▶ Your instructions:
In the entries that follow, find the line containing "body_size: 186"; from there, copy every line exactly through the line containing "Anti-fraud and anti-abuse".

▶ Source data:
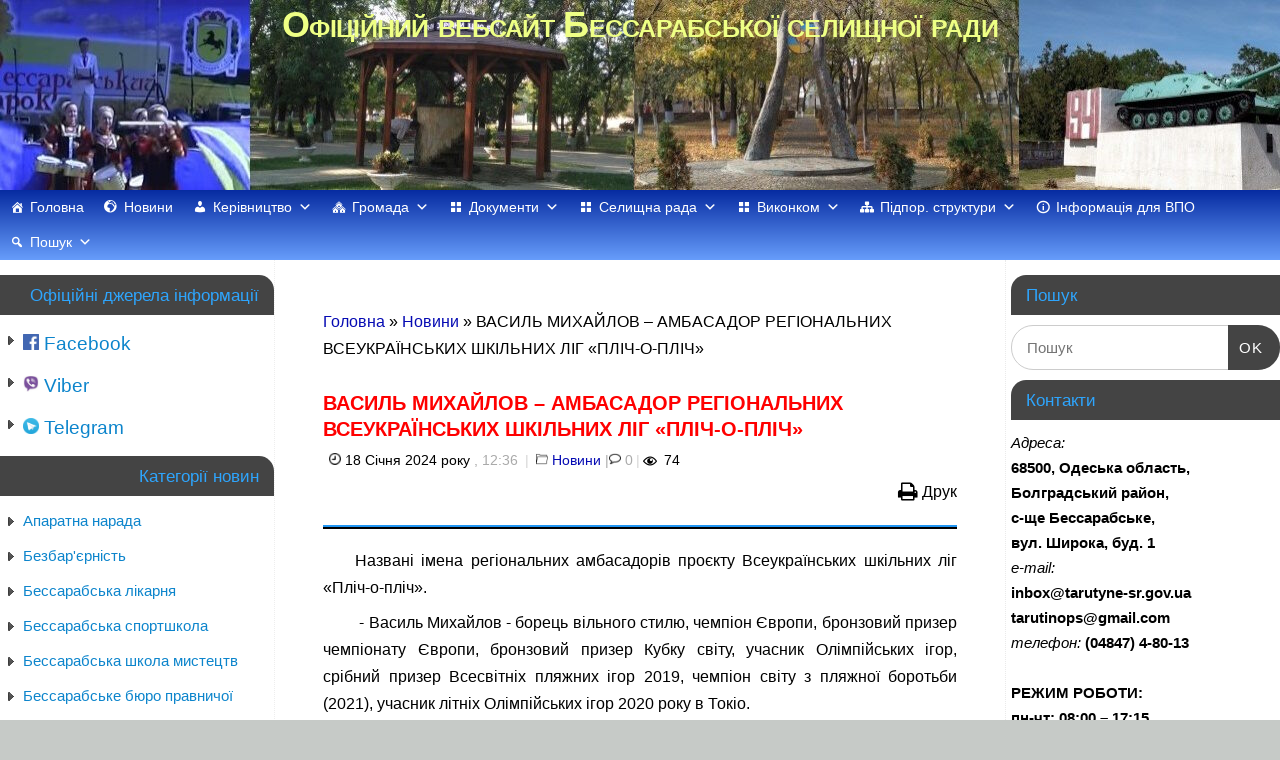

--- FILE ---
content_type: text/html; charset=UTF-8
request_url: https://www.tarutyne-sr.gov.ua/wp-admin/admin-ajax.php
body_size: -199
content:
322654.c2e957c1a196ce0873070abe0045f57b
* * *
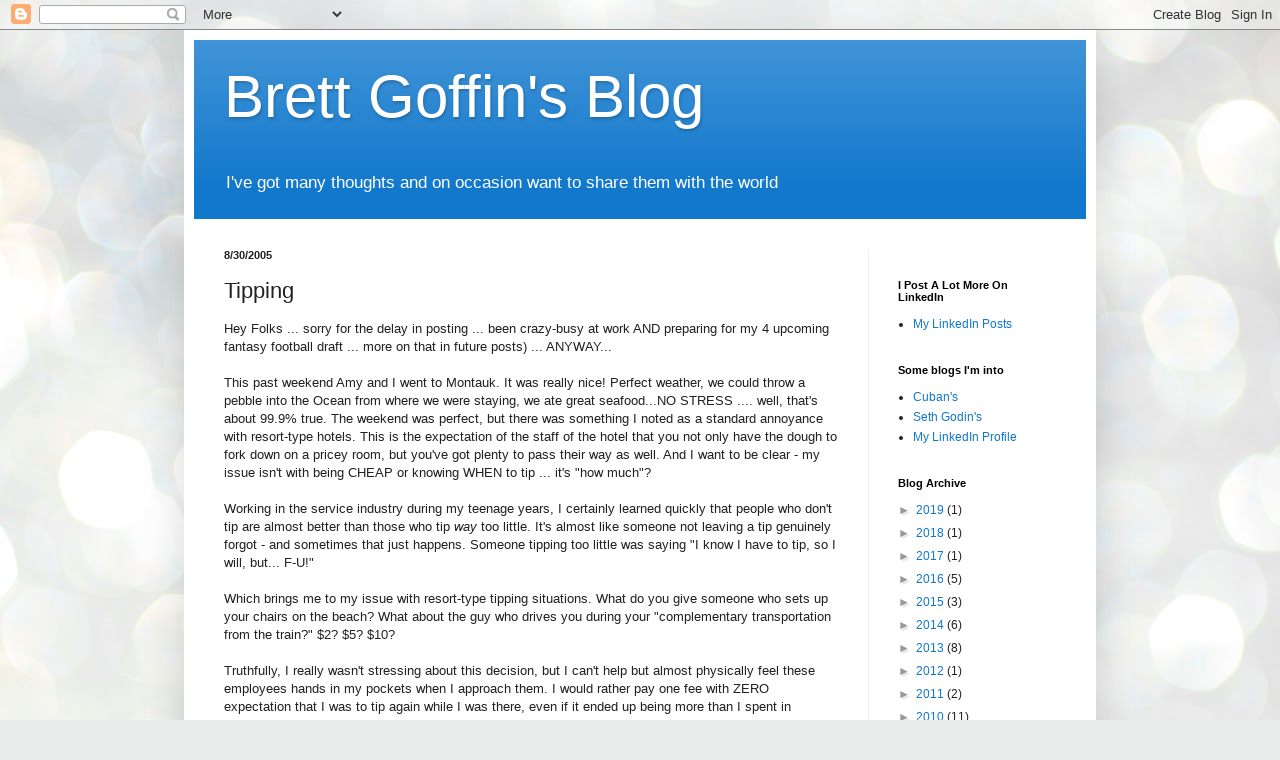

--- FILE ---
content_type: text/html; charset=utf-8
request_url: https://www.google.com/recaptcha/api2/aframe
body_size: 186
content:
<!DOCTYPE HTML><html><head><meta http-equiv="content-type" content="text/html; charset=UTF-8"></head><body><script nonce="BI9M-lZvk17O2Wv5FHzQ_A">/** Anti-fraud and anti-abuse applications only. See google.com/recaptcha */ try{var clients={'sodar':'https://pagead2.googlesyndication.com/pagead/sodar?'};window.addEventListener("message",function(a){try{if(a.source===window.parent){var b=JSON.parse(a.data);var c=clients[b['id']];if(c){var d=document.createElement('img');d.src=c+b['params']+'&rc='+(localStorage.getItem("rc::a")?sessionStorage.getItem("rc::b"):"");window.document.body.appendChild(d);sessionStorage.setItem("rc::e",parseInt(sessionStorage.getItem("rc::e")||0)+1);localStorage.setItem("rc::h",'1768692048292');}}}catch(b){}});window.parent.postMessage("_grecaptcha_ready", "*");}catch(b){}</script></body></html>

▶ Result of the task:
body_size: 186
content:
<!DOCTYPE HTML><html><head><meta http-equiv="content-type" content="text/html; charset=UTF-8"></head><body><script nonce="BI9M-lZvk17O2Wv5FHzQ_A">/** Anti-fraud and anti-abuse applications only. See google.com/recaptcha */ try{var clients={'sodar':'https://pagead2.googlesyndication.com/pagead/sodar?'};window.addEventListener("message",function(a){try{if(a.source===window.parent){var b=JSON.parse(a.data);var c=clients[b['id']];if(c){var d=document.createElement('img');d.src=c+b['params']+'&rc='+(localStorage.getItem("rc::a")?sessionStorage.getItem("rc::b"):"");window.document.body.appendChild(d);sessionStorage.setItem("rc::e",parseInt(sessionStorage.getItem("rc::e")||0)+1);localStorage.setItem("rc::h",'1768692048292');}}}catch(b){}});window.parent.postMessage("_grecaptcha_ready", "*");}catch(b){}</script></body></html>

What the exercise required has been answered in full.